------ Data for the task
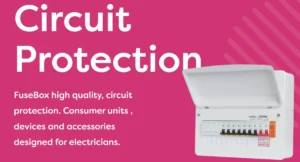 Fusebox Consumer Unit Buying Guide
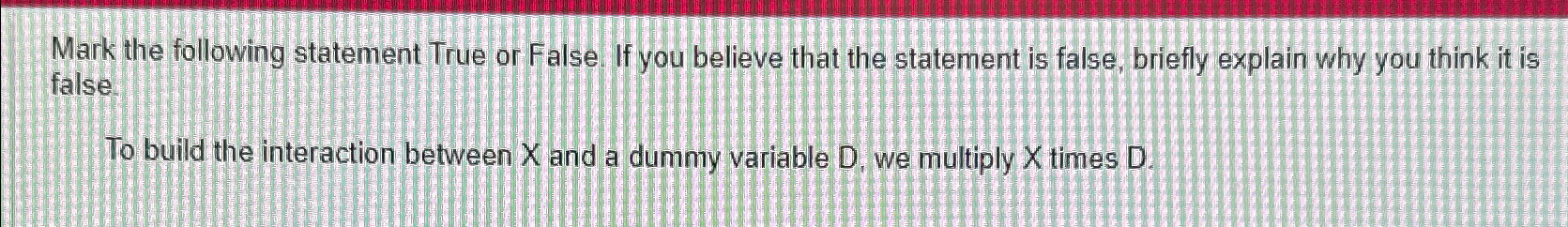  Mark the following statement True or False. If you believe that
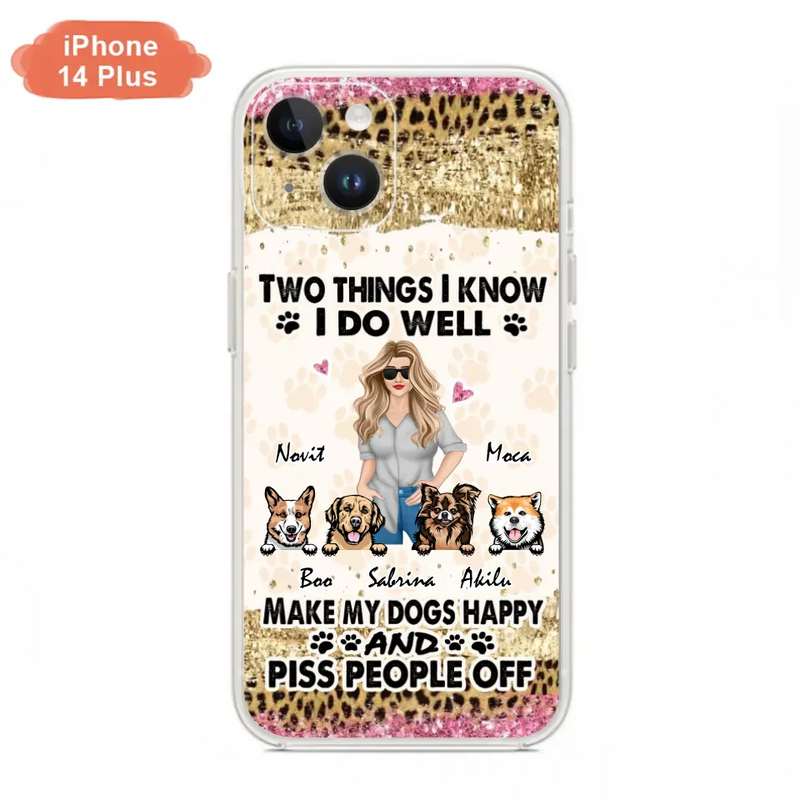 Custom Personalized Happy Dog Mom Phone Case - Gift Idea For Dog Lovers/Dog Owners - Upto 4 Dogs - Two Things I Know I Do Well  - Case For iPhone & Samsung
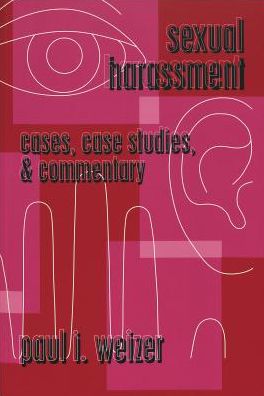 Cover for Paul I. Weizer · Sexual Harassment: Cases, Case Studies, &amp; Commentary - Teaching Texts in Law and Politics (Paperback Book) (2002)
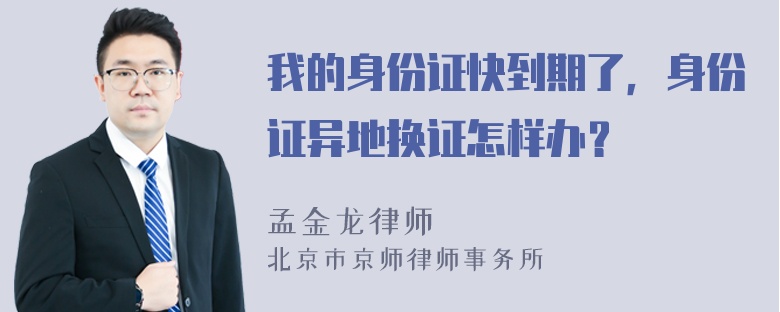 我的身份证快到期了，身份证异地换证怎样办？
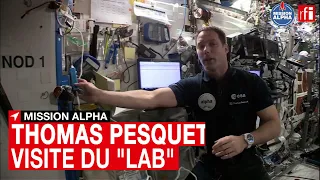 Mission Alpha [4] - Thomas Pesquet nous fait visiter le lab • RFI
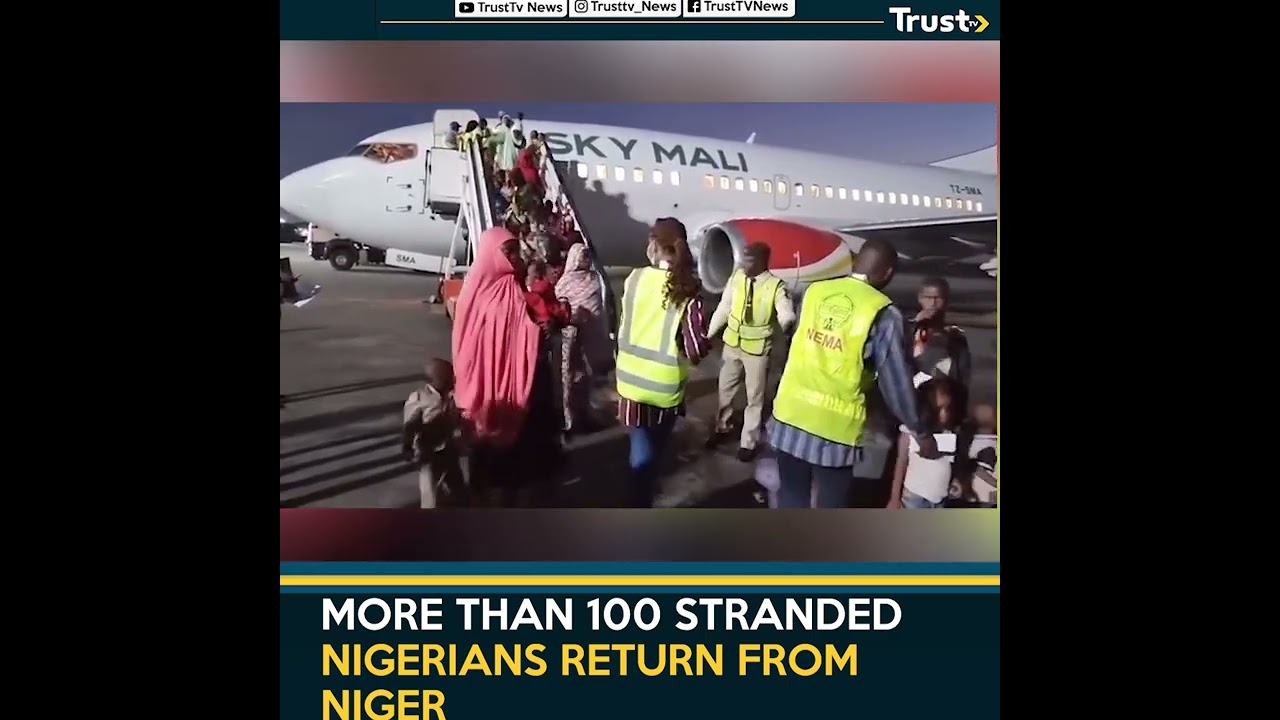 More Than 100 Stranded Nigerians Returns from Niger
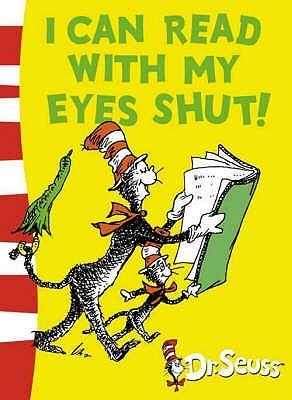 I Can Read With My Eyes Shut!: Green Back Book (Dr. Seuss - Green Back Book, Band 1)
------------
## [Problem]
Keep pictures out and return the lines from the one containing "More Than 100" through the end of the listing, both included, character for character.

## [Task result]
 More Than 100 Stranded Nigerians Returns from Niger
 I Can Read With My Eyes Shut!: Green Back Book (Dr. Seuss - Green Back Book, Band 1)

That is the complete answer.